→ **ESERCIZI**
a) Secondo il comunicato sul Pronto Soccorso di Monfalcone, a che ora la paziente giunse al Pronto Soccorso?
b) Riscrivi la parte del comunicato sul Pronto Soccorso di Monfalcone che comincia con "Sulla base degli" e termina con "clinica e neurologica.", mettendo "elisoccorso" al posto di "ambulanza".
c) Prosegui il comunicato sul Pronto Soccorso di Monfalcone a partire dall'ultima frase riportata.

→ **ESTRATTO DEL DOCUMENTO**

#####

Pronto Soccorso di Monfalcone: risposta a segnalazione

 venerdì 17 settembre 2021

Sui social media verrebbe riportato il caso di un “grave deficit assistenziale” da parte del Pronto Soccorso di Monfalcone avvenuto il 4 settembre. Alcuni chiarimenti.

Sui social media verrebbe riportato il caso di un “grave deficit assistenziale” da parte del Pronto Soccorso di Monfalcone avvenuto il 4 settembre e riportato da un’amica della paziente, testimone dell'accaduto, che lamenta la mancanza di accertamenti clinici e di umanità da parte del personale del Pronto Soccorso di Monfalcone, il quale avrebbe lasciato la paziente in balia di sé stessa dopo averla soccorsa a seguito di una perdita di conoscenza.

Sulla base degli accertamenti fatti a seguito della segnalazione, ASUGI specifica quanto segue.
La signora veniva soccorsa a Grado dall'equipe di ambulanza Sogit. Al soccorso partecipava anche un medico ivi presente che testimoniava una sincope con prodromi senza trauma cranico, della possibile durata di 20''.  La rilevazione dei parametri vitali evidenziava una stabilità clinica e neurologica.

Giungeva in PS a Monfalcone alle 13.49. I parametri vitali documentati nuovamente erano normali. Accolta al triage le veniva assegnato un codice verde. Veniva sottoposta ad ECG, valutato dal medico di PS e a esami di laboratorio. La paziente non era abbandonata certamente e mai comunicava disagio né si lamentava durante la permanenza in Pronto Soccorso.

#####

→ **DATI FORNITI**
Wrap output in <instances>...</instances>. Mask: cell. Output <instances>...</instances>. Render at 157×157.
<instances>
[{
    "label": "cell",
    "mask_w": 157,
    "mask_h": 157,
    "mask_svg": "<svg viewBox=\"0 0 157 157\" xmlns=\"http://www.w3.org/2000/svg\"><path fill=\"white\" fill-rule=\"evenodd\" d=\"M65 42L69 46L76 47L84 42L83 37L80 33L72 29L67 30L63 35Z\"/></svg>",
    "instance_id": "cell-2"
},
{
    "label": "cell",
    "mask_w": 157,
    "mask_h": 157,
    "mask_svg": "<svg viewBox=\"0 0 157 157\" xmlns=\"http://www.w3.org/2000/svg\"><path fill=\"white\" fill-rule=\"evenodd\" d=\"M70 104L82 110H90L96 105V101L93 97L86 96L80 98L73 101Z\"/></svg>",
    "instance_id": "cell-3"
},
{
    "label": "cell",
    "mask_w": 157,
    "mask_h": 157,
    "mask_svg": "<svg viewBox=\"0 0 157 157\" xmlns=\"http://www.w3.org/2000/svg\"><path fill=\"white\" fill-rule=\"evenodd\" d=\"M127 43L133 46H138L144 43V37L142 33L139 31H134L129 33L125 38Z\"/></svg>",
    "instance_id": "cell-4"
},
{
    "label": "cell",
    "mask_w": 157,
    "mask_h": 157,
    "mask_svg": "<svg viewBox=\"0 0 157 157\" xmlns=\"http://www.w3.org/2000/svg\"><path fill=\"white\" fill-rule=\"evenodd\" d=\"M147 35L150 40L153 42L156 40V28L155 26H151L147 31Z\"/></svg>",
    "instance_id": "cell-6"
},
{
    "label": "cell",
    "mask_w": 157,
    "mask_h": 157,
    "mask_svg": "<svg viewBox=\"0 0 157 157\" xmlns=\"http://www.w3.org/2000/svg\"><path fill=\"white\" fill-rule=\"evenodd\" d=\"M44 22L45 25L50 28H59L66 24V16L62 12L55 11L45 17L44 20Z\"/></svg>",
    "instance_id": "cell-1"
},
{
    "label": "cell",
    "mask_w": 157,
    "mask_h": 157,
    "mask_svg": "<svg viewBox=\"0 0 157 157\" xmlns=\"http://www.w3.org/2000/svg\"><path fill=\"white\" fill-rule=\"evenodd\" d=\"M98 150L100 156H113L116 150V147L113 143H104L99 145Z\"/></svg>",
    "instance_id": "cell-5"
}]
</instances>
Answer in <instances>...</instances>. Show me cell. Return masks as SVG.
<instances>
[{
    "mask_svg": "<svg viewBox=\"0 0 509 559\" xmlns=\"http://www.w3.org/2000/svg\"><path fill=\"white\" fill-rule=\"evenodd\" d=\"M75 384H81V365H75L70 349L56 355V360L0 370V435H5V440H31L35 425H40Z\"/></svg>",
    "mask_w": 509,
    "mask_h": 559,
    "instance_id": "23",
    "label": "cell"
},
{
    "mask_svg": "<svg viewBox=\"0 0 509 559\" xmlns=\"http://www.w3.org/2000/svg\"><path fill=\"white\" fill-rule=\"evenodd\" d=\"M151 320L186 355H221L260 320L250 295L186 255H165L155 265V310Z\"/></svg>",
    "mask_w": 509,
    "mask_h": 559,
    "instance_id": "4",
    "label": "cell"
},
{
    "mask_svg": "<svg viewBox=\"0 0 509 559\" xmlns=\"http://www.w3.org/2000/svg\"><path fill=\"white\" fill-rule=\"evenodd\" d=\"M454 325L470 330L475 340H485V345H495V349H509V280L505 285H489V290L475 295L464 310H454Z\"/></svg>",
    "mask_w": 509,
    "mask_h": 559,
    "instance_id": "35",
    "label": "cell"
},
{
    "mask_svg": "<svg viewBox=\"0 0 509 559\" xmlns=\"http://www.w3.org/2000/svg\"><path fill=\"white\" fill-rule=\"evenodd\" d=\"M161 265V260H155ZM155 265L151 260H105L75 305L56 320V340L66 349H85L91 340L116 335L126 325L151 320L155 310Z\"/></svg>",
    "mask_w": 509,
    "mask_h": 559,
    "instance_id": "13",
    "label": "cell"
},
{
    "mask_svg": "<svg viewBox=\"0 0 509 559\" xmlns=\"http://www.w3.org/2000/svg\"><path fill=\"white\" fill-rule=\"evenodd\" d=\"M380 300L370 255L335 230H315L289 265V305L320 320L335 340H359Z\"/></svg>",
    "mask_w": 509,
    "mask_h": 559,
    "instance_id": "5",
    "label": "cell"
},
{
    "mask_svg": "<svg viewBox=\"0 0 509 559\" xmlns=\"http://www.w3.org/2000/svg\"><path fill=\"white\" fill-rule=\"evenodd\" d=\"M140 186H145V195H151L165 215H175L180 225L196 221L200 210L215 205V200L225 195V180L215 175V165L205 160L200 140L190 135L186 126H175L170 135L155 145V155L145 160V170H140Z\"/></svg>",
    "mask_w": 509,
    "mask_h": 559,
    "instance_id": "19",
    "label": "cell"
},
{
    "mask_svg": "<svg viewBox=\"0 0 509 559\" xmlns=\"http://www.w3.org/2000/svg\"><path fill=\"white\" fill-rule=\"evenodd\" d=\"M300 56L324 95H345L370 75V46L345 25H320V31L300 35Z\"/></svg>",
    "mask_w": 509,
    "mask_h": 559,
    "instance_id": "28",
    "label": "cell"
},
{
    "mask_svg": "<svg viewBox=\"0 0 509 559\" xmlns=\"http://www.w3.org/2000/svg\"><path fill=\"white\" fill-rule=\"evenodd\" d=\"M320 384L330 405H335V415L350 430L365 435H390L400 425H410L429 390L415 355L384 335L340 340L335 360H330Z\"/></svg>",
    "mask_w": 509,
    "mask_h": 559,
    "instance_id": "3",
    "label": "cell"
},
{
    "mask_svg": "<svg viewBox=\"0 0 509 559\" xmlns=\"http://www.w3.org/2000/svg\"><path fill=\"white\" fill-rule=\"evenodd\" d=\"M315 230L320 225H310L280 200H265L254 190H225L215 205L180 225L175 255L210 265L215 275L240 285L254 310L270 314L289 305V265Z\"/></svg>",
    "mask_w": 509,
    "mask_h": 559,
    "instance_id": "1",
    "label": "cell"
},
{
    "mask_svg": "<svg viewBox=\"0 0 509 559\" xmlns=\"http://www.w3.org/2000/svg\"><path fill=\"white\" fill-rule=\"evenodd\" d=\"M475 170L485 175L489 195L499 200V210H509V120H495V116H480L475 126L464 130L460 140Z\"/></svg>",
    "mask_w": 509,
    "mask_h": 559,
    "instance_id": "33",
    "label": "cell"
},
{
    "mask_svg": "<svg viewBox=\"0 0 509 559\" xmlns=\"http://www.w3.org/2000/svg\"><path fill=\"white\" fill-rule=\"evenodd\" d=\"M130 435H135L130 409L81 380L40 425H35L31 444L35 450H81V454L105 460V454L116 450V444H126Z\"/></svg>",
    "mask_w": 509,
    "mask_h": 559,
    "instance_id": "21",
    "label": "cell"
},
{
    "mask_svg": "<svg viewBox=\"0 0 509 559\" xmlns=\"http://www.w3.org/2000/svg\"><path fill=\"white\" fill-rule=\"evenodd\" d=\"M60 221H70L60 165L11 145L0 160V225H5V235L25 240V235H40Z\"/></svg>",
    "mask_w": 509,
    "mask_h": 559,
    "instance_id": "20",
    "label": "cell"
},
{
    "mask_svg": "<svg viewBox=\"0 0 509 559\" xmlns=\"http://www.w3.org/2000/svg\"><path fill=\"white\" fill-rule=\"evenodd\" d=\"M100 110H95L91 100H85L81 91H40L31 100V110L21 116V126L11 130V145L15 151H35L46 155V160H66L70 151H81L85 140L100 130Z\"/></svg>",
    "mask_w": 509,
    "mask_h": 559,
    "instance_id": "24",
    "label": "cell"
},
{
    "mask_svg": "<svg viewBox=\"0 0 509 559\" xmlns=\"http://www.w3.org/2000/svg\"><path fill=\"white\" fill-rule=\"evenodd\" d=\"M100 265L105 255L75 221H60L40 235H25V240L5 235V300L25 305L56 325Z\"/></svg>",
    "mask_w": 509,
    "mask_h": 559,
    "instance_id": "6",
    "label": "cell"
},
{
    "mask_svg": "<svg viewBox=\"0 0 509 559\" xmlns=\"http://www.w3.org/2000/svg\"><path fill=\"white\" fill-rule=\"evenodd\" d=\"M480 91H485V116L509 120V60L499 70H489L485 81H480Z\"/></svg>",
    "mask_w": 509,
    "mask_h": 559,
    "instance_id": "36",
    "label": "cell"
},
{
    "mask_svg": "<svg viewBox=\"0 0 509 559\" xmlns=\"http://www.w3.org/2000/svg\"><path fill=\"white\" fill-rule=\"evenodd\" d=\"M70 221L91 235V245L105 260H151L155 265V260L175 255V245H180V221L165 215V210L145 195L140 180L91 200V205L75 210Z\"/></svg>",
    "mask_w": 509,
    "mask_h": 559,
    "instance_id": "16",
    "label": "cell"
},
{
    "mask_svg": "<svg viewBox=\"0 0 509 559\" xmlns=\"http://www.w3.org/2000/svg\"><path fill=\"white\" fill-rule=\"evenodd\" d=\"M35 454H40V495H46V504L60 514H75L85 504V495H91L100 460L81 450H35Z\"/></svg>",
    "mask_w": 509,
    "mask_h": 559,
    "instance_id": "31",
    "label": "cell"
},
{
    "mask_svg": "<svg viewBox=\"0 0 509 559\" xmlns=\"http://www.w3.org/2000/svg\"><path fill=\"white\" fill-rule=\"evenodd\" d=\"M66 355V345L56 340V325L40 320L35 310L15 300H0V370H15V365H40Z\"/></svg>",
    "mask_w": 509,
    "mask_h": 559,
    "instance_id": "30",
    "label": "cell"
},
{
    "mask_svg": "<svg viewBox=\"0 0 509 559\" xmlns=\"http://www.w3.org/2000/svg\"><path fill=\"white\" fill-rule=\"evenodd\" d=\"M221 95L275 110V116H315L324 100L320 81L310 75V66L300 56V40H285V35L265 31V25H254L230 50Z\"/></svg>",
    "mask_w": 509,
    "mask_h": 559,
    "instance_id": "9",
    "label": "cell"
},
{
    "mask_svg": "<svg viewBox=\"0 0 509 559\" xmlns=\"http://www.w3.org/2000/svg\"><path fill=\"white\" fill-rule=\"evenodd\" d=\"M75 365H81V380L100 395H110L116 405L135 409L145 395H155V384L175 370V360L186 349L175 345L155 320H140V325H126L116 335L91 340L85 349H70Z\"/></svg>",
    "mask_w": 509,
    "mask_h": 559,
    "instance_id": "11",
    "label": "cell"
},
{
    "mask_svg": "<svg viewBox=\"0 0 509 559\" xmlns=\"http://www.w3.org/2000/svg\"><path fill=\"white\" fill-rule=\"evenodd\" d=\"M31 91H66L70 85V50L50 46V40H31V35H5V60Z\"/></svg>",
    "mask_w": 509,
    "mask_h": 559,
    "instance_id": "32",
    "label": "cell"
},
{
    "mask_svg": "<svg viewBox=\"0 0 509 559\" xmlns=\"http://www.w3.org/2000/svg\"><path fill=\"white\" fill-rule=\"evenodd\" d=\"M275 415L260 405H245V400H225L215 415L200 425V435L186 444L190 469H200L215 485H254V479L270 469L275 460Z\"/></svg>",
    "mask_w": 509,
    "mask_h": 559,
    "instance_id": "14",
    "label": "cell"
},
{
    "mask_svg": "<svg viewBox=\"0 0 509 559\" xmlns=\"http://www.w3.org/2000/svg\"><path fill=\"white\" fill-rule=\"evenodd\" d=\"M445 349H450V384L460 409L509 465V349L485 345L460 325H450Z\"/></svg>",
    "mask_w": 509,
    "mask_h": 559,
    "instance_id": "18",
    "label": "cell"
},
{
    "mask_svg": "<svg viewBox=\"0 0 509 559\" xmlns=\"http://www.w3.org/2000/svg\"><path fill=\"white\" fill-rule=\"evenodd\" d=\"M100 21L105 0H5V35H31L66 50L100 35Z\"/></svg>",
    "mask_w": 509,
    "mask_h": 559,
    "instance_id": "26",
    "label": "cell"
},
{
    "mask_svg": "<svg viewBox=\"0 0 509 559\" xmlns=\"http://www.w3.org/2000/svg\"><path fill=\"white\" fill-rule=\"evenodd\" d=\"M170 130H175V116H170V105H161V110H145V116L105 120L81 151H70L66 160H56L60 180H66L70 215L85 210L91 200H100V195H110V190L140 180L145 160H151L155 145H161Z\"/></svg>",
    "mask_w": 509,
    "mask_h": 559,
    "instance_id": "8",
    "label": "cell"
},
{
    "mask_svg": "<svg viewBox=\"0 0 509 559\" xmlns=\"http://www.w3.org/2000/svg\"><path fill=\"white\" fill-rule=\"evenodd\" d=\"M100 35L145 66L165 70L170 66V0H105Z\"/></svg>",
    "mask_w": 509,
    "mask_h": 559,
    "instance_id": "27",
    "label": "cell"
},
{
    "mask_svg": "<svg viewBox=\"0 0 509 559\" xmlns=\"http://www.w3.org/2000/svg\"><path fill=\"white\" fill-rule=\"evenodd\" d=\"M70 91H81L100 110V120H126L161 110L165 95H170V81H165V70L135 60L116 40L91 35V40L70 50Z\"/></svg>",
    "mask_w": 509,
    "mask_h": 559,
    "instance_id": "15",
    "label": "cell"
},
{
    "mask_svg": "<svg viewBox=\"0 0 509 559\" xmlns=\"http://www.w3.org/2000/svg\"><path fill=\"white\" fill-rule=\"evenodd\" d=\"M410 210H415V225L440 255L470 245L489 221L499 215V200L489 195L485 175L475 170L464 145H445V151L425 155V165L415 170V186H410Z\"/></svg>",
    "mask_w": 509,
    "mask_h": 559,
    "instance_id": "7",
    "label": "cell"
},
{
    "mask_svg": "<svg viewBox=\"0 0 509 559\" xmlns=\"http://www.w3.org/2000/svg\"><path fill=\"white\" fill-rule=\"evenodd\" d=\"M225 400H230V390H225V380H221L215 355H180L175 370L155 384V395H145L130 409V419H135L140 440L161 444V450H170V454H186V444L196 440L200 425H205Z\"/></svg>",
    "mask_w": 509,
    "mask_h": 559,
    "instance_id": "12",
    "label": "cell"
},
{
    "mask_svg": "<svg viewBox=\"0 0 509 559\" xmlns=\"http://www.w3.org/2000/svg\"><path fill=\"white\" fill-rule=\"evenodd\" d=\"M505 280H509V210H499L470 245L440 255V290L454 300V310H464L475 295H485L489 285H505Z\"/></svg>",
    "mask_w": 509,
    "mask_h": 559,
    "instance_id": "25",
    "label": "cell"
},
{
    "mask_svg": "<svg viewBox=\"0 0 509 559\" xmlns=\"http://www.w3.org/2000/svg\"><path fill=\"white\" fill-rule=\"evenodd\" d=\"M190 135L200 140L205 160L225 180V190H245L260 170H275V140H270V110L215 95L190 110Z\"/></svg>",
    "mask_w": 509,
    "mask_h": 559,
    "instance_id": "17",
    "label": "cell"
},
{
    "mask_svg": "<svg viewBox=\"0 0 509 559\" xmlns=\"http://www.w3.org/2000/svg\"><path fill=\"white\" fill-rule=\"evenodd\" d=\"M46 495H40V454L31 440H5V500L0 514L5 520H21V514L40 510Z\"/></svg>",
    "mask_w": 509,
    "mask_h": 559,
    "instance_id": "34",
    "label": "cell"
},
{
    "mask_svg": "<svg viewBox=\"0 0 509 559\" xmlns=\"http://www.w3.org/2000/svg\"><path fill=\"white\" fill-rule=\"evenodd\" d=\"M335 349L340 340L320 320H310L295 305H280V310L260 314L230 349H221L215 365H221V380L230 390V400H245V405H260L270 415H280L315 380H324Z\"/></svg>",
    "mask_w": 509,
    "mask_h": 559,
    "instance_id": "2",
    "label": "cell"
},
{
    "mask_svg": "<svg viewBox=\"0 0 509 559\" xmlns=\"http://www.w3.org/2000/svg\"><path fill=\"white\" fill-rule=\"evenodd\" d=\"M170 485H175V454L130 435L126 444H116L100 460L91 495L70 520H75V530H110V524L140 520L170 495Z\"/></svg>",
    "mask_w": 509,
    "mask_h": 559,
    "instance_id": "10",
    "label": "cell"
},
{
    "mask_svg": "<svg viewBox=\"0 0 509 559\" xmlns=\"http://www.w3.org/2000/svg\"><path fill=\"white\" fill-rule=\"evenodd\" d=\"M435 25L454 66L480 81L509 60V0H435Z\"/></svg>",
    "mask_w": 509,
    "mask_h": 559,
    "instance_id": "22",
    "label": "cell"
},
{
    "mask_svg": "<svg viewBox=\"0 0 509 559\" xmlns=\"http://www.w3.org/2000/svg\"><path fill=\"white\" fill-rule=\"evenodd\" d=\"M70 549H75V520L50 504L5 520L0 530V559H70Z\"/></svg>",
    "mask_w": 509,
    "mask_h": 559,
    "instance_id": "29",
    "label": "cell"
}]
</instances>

#####

→ **LE TUE RISPOSTE**
a) Alle 13.49.

b)
Sulla base degli accertamenti fatti a seguito della segnalazione, ASUGI specifica quanto segue.
La signora veniva soccorsa a Grado dall'equipe di elisoccorso Sogit. Al soccorso partecipava anche un medico ivi presente che testimoniava una sincope con prodromi senza trauma cranico, della possibile durata di 20''.  La rilevazione dei parametri vitali evidenziava una stabilità clinica e neurologica.

c)
Alle 19.32 il medico di guardia in Pronto Soccorso riscontrava che la paziente si era allontanata dal reparto senza avvisare alcun operatore.
Contestualmente all’arrivo della signora, tutta l'equipe del pronto Soccorso era impegnata a gestire due vittime della sparatoria di Trieste, presente la Polizia di Stato. 10 minuti dopo l'arrivo della paziente, da Grado veniva portata un'altra paziente in codice rosso, che impegnava ulteriormente il personale in servizio fino alle 15.30.

Nel frangente di permanenza della signora al Pronto Soccorso di Monfalcone accedevano 20 persone con codici di gravità superiori ed eguali alla stessa.

Gli ambienti del pronto Soccorso erano presidiati dalle Forze dell'Ordine fino a sera per l'arrivo di altri utenti coinvolti nella sparatoria di Trieste.